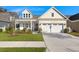 Charming home with a well-manicured lawn, white garage door, and inviting front porch at 3005 Aura Ln, Summerville, SC 29483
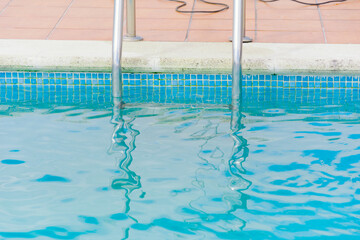detail of metal handrails entering clear pool water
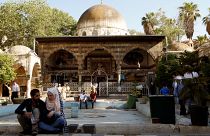 People sit near the Ottoman-era Tekkiye Suleimaniye mosque complex in Damascus, Syria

EXERCISE: Exact output of each line above is wanted, without the pictures.

RESPONSE AREA:
 Charming home with a well-manicured lawn, white garage door, and inviting front porch at 3005 Aura Ln, Summerville, SC 29483
detail of metal handrails entering clear pool water
 People sit near the Ottoman-era Tekkiye Suleimaniye mosque complex in Damascus, Syria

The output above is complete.